WORK TASK A:
Answer these questions from the blog post about Resident Evil.
(i) What does the writer prefer to alcohol?
(ii) What did the faint green aura mean?
(iii) Which game does the writer name as the first experience with the series?
WORK TASK B: Carry the blog post about Resident Evil forward from its last sentence, in the same voice.

SOURCE TEXT:
==================================================

I prefer arguments to alcohol and yet, I am conflict-averse. A blog is where I argue with myself. Usually a contrarian, but never without reason. Convince me wrong and I'll be grateful.
Sunday, October 4, 2009
Bloody Good Fun ?
The boom of the shotgun gave way to an uneasy silence, as the last of the infected fell at my feet and bubbled away to nothingness. Even the music that had been pounding in my ears was gone. Instead there was a soft rustling, like reeds brushing against water. A bird cawed in the distance. A faint green aura meant my recent victim had left behind something valuable, some gold perhaps, or better still, a healing herb.
I leaned back and took the headphones off. My palms were sticky with sweat, my forehead felt like it had been recently irrigated, and my heart was trying to outdo the shotgun in the decibel department. Fingers still slightly shaky, I shut down the game and closed my eyes.
Resident Evil is not a series I am intimately familiar with. Indeed, my first experience with the series was it's much vaunted predecessor, Resident Evil 4 (how'd you guess?). However, this is not a review. There are plenty of those online. This is just a question that popped into my head while playing the game. Putting it simply it's this. How real is too real?

==================================================

Stored data
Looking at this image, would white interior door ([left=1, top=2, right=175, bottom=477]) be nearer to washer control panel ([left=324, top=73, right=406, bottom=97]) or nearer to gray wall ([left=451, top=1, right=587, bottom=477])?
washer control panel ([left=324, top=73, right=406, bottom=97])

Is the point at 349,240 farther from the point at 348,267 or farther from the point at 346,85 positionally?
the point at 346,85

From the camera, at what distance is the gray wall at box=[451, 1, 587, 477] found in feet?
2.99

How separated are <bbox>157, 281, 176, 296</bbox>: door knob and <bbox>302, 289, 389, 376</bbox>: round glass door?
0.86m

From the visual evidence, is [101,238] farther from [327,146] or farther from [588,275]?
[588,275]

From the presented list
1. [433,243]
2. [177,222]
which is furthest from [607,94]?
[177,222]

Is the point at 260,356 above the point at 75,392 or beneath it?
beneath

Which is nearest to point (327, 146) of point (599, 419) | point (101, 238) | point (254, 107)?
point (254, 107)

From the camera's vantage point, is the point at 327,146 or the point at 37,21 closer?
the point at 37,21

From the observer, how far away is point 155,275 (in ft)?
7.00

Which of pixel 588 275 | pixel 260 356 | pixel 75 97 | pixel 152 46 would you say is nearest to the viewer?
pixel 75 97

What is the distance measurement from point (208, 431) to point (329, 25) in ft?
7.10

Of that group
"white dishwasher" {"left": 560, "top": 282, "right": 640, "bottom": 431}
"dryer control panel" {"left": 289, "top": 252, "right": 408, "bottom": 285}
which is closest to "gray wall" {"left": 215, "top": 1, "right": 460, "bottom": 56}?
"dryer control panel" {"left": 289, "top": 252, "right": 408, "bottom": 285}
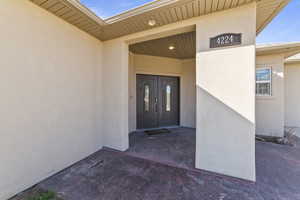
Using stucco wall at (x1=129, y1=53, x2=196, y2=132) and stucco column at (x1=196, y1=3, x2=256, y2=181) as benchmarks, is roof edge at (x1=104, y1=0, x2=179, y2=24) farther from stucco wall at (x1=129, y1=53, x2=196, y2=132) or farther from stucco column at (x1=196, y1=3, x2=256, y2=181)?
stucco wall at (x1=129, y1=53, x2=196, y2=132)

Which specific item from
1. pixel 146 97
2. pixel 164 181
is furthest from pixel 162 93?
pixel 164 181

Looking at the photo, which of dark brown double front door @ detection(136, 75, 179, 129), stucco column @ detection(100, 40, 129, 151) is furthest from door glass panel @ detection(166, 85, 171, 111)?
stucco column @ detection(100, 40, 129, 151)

==================================================

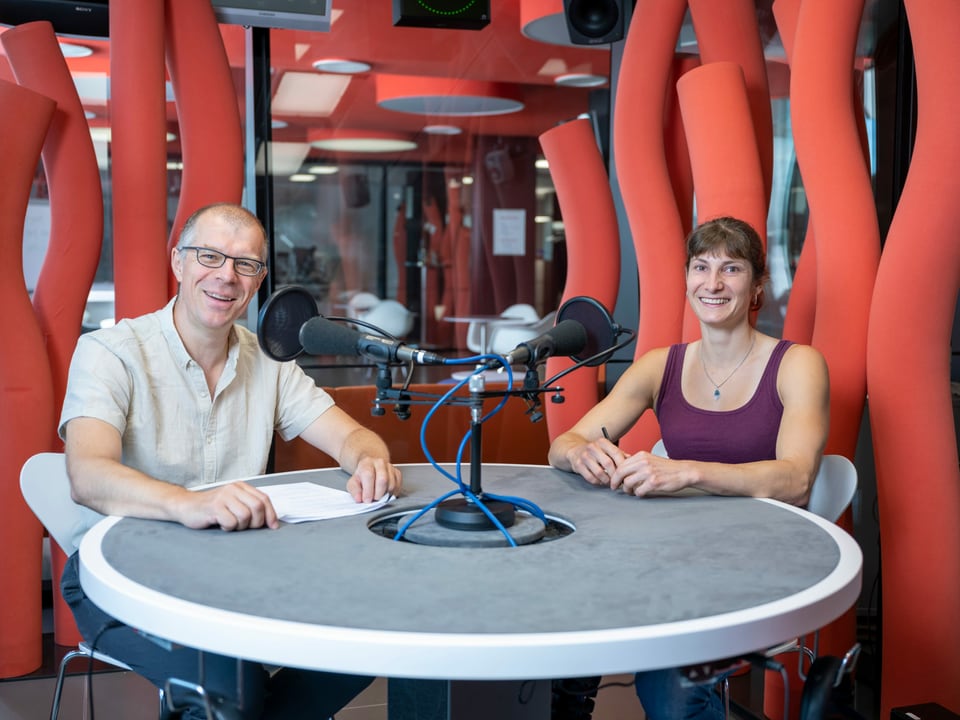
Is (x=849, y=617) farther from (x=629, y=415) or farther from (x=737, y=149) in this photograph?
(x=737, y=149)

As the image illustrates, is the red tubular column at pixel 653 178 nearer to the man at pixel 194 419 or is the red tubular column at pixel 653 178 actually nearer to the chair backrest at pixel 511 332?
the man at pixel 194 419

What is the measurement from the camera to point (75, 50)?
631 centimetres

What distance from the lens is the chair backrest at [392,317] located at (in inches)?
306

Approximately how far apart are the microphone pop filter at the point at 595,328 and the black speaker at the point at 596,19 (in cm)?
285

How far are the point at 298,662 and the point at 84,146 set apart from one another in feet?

==================================================

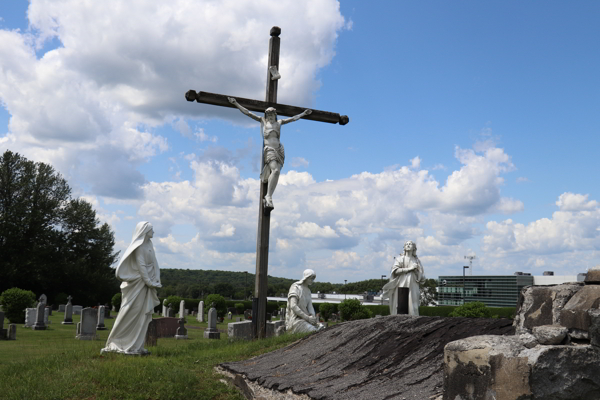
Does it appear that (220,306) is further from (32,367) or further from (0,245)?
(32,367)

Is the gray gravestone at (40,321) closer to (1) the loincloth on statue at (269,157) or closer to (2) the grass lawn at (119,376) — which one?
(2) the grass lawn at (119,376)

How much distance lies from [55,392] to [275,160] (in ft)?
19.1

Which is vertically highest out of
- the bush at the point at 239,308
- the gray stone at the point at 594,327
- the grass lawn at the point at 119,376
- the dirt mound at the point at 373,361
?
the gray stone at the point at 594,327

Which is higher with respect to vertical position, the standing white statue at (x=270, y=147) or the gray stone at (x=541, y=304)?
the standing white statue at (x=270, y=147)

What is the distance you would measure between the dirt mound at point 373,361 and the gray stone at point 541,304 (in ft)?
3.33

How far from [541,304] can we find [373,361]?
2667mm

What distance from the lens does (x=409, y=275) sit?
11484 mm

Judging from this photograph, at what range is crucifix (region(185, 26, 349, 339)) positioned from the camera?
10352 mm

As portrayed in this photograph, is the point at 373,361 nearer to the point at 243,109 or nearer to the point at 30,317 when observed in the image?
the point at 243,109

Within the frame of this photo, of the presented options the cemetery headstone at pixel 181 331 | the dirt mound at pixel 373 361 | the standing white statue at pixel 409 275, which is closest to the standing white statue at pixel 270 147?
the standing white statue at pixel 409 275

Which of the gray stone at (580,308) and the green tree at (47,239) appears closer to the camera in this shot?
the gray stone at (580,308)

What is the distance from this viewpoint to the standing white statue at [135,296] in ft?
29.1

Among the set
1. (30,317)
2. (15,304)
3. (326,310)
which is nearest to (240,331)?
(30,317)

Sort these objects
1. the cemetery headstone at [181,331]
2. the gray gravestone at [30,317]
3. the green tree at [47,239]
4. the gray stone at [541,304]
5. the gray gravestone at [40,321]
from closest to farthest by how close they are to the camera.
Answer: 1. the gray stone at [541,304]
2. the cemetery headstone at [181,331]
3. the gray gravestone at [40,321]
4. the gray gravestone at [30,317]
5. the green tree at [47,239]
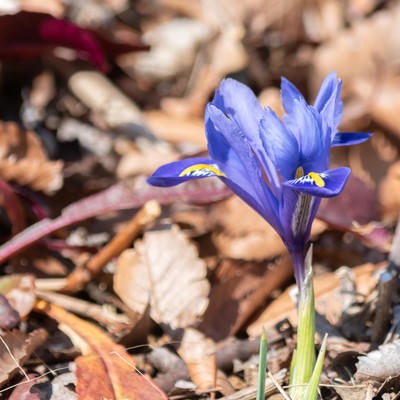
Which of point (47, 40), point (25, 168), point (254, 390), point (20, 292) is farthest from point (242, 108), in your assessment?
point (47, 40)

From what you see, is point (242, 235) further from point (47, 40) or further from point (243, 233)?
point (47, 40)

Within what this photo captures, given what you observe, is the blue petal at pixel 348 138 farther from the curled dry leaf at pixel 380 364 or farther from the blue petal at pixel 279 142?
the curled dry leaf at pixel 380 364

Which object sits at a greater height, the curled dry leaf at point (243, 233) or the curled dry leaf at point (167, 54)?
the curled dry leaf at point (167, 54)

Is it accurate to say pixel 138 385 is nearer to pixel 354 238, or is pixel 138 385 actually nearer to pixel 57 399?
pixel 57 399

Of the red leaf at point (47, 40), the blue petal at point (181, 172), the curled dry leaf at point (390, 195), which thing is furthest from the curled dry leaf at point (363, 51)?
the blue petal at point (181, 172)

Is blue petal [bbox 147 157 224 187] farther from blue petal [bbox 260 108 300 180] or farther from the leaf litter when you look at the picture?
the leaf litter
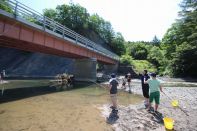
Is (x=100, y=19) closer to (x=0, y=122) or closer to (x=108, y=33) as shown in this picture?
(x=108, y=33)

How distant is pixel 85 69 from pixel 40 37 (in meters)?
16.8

==================================================

EXERCISE ANSWER A:
(i) Arguments.
(ii) The recent victim had left behind something valuable.
(iii) Resident Evil 4.

EXERCISE ANSWER B:
The game starts at a marketplace in a tiny African village. The entire feel is ominous, and I would say it is the single scariest portion of the game. I walk along the dirt path, and walk into a group of people kicking a sack around. The kicks are angry, violent, meant to hurt. The sack is thrashing around, and its clear there is a living creature inside it. As I instinctively approach the group, to man, they all look at me. Almost involuntarily, I back off. The piercing stares are so REAL, the threat of violence so imminent that in spite of being fully aware of being in a video game, I feel a chilling apprehension. As I slowly move towards my target in the other direction, never taking my eyes off them, the crowd continues to stare at me. Unmoving. Unblinking.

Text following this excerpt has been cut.